I wondered this before myself, I found that Wikipedia had most of my answers.
The Forgotten Realms is a fantasy world setting, described as a world of strange lands, dangerous creatures, and mighty deities, where magic and supernatural phenomena are quite real. The premise is that, long ago, the Earth and the world of the Forgotten Realms were more closely connected. As time passed, the inhabitants of planet Earth have mostly forgotten about the existence of that other world – hence the name Forgotten Realms.
The AD&D 2nd edition Player’s Guide to the Forgotten Realms Campaign (TSR2142) explains on page 2 the name is based on its relation to our own world losing contact with and forgetting it:
What are the Forgotten Realms?
Some theorists explain dragons and other fantastic occurrences by postulating parallel worlds.
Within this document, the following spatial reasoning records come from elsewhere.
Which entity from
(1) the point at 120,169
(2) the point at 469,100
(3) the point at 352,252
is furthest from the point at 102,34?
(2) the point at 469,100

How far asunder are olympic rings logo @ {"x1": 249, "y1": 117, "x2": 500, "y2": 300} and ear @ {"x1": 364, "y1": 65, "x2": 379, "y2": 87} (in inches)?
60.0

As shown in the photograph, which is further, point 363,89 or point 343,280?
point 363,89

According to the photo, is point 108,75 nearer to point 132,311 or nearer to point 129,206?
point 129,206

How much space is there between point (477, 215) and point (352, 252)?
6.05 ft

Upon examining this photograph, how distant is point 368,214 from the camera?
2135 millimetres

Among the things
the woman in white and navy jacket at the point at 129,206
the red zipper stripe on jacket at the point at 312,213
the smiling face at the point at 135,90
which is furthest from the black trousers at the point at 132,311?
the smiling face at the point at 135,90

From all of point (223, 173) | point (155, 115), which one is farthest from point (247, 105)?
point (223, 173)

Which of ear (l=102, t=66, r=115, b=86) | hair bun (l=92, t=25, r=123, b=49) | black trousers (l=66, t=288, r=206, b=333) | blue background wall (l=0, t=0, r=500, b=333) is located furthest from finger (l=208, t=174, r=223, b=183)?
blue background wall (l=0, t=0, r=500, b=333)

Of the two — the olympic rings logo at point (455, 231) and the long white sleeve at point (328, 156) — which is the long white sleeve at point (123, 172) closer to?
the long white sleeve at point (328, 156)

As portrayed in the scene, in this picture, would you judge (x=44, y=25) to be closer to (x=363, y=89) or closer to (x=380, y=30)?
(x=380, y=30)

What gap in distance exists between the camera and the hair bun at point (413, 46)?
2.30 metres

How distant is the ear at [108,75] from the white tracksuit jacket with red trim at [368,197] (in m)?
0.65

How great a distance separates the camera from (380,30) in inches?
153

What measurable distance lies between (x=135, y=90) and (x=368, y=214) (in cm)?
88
In times past, they believe, travel between mundane worlds — like our own — and more exotic locales was easy and frequent. But we have lost contact, and lost the worlds themselves. Lost, or forgotten.
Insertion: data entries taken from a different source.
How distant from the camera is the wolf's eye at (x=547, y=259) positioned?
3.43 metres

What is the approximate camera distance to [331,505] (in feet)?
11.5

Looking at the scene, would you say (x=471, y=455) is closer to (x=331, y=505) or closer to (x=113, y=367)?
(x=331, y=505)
Abeir-Toril, more commonly Toril, is an Earth-sized planet dominated by a continent in its northern hemisphere. Called Faerûn in the west, it is here that the Forgotten Realms lie. […]
Forgotten Realms was originally the place that Earth's fantasy legends came from.
From a profile on Ed Greenwood in Dragon magazine #244 (p. 112):
The "Forgotten Realms" name originally came from the notion of a "multiverse" of parallel worlds. Our Earth is one, the Realms another. In Greenwood's original conception, Earth's fantastic legends derive from a fantasy world that we've now lost the way to—hence, the Forgotten Realms. "Concerns over possible lawsuits (kids getting hurt while trying to 'find a gate') led TSR to de-emphasize this meaning," he says.
It is so named to contrast it with the original "Known World" setting of D&D.